Whenever a gap occurs between external financial contributions and internal power structures, uncertainties arise: what will happen to the maintenance of fragile structures and advanced technology one day? What will happen to soldiers and other civil servants once their salaries are no longer guaranteed by external money? How will this affect the power balance in the country?

(c) Economy: The biggest long-term liability for Afghanistan may not be its security but the economy. So far, prospects for an economic up-swing have largely remained promises. The discovery of mineral resources that could generate 3 billion US-$ for Afghanistan remains a promise unless sustained security can attract foreign investment which would then need five (gold) to ten years (oil, gas, lithium) to extract resources of relevance. The high degree of sulphur in the Afghan oil and the competition with the new fracking activities in the US might turn the promises of today into a hang-over of tomorrow. And then there is China with its cautious political presence in Afghanistan and an endless hunger for natural resources. Will China, in the end, be the only real beneficiary of its neighbor's resources?

More than anything else, a growing Afghan youth population requires education and jobs. While the communication sector has increased by 65 percent between 2010 and 2011 alone, transport and logistics by 23 per cent and banks and insurances by 14 per cent - according to the German Foreign Office - so far, jobs for the Afghan youth are missing. The need for an improved infrastructure - beyond the new railway line between Mazar-i-Sharif and Termez in Usbekistan, and new airports in Mazar-i-Sharif and Kabul - and the urgent increase in agricultural productivity have not stimulated the private sector yet. Property registration and cadastres are deficient. The inclusion of ex-combatants into the civilian society - 6,500 are said to have been re-integrated so far - points to another problem on top of the youth bulge.

Most important is the perspective: Can Afghanistan become economically viable as a transit road for trade in South West Asia?
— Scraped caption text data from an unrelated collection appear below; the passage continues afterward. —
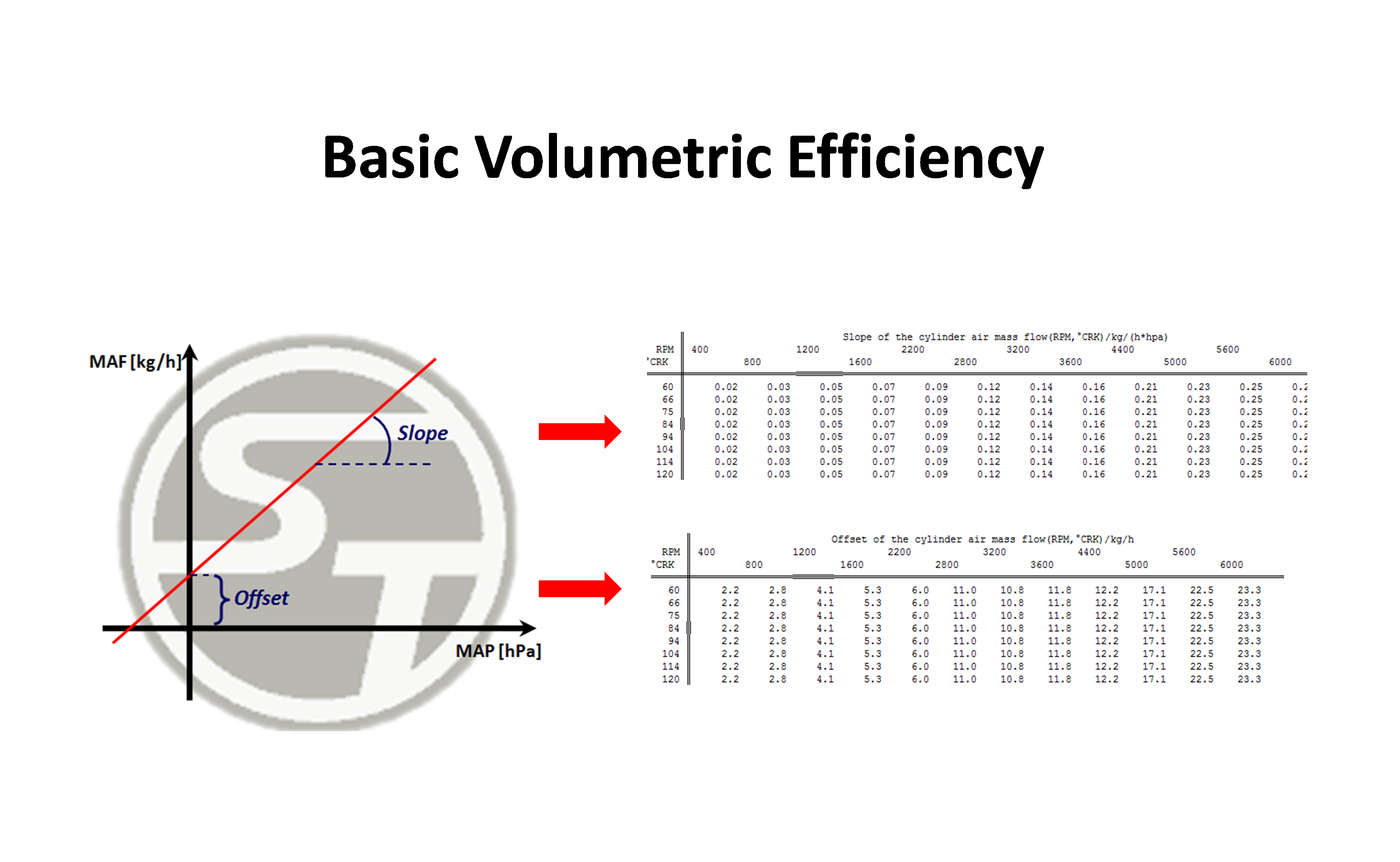 Basic Volumetric Efficiency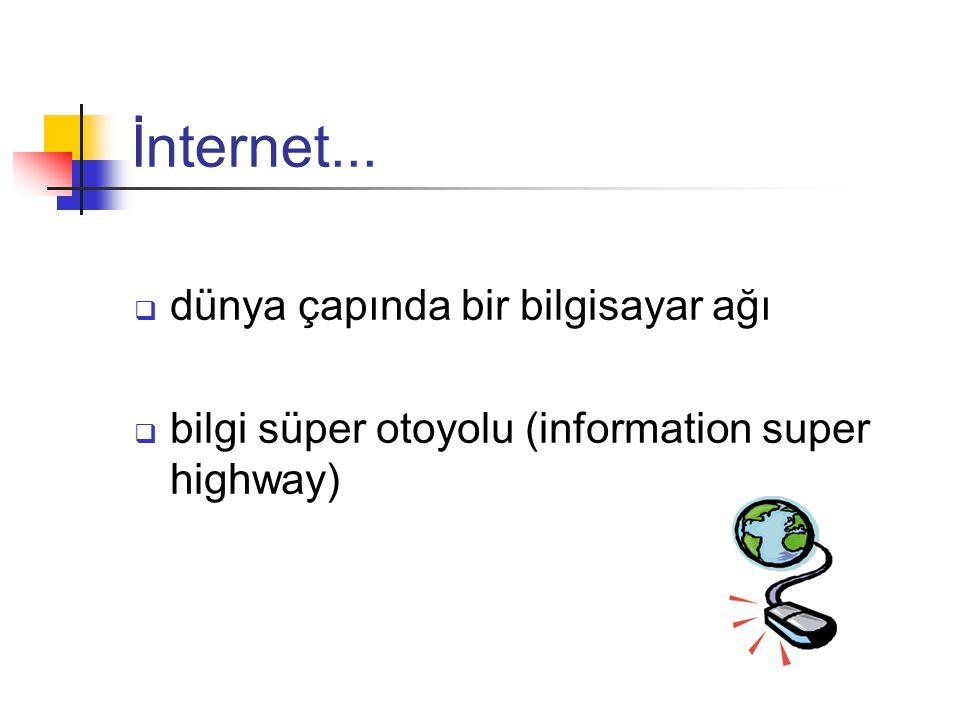 İnternet...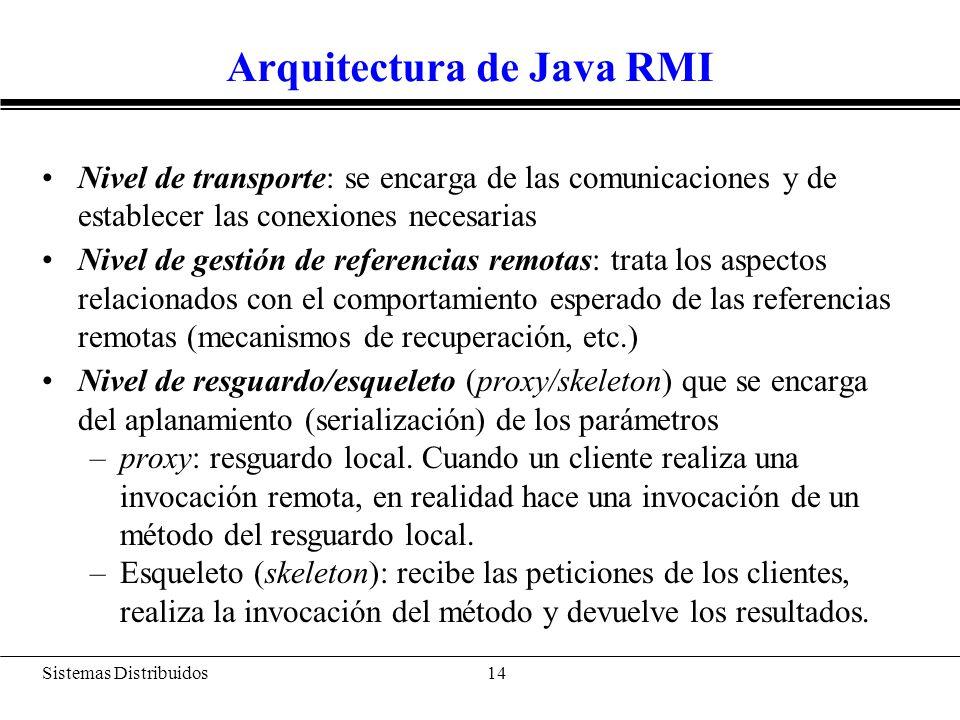 ¿Cómo escribir aplicaciones con Java RMI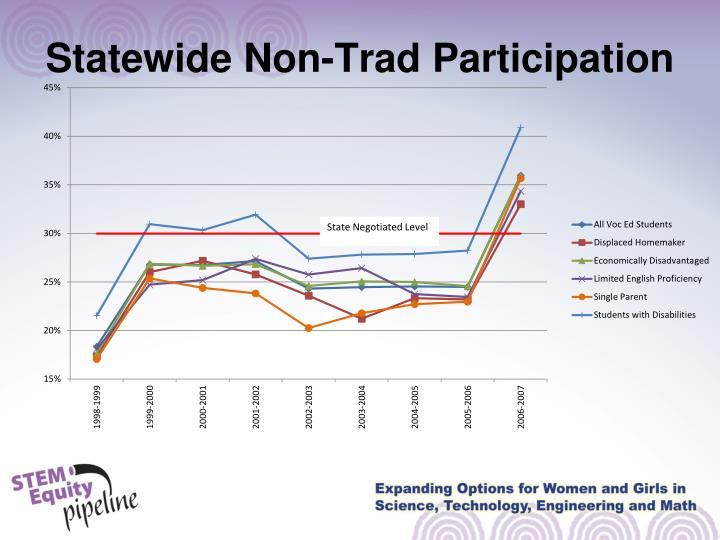 Statewide Non-Trad Participation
What is the right way toward Afghan ownership of its future development beyond security sovereignty? For now, there is little optimism to see Afghanistan climbing substantially in the UNDP Human Development Index from its current place 172 out of 187 countries under scrutiny. In a society where seventy per cent of the economy is still based on drug production (Afghanistan produces 90 per cent of the globally traded opium and heroin) and where security and state expenditures are guaranteed by external funds, the elites have little incentive to change their business model. A farmer in Afghanistan earns 8,000 US-$ for a ton of poppy, but only 200 US-$ for a ton of grain. Mechanisms to revise the incentives in the nature of the Afghan economy are urgently needed.

3. Dilemmas posed by internal and external constraints
(a) Donor management: Challenged by changing strategic objectives regarding the priorities of Western Afghanistan policies since 2001, the international donor community is not only supporting the reconstruction of Afghanistan. It is also overly busy in administering itself. From international summits to field reports, from the back-up bureaucracy in all donor countries to the management of resources and re-deployment of military articles and all kind of support material, the Afghanistan operation is a major challenge for the sophisticated development and continuous adaptation of coherent operational mechanisms among donor countries and contributing nations to the international military coalition. Donor management and its constraints has become a permanent feature in the Afghanistan operation. Learning by doing and handling ever increasing bureaucratic back-up structures has been a constant feature in the past decade. The establishment of an Afghanistan Reconstruction Trust Fund (ARTF) and the Law and Order Trust Fund for Afghanistan (LOTFA) are two mechanisms that shall help to strengthen accountability and transparency in the transfer of external resources into the government operations in Afghanistan.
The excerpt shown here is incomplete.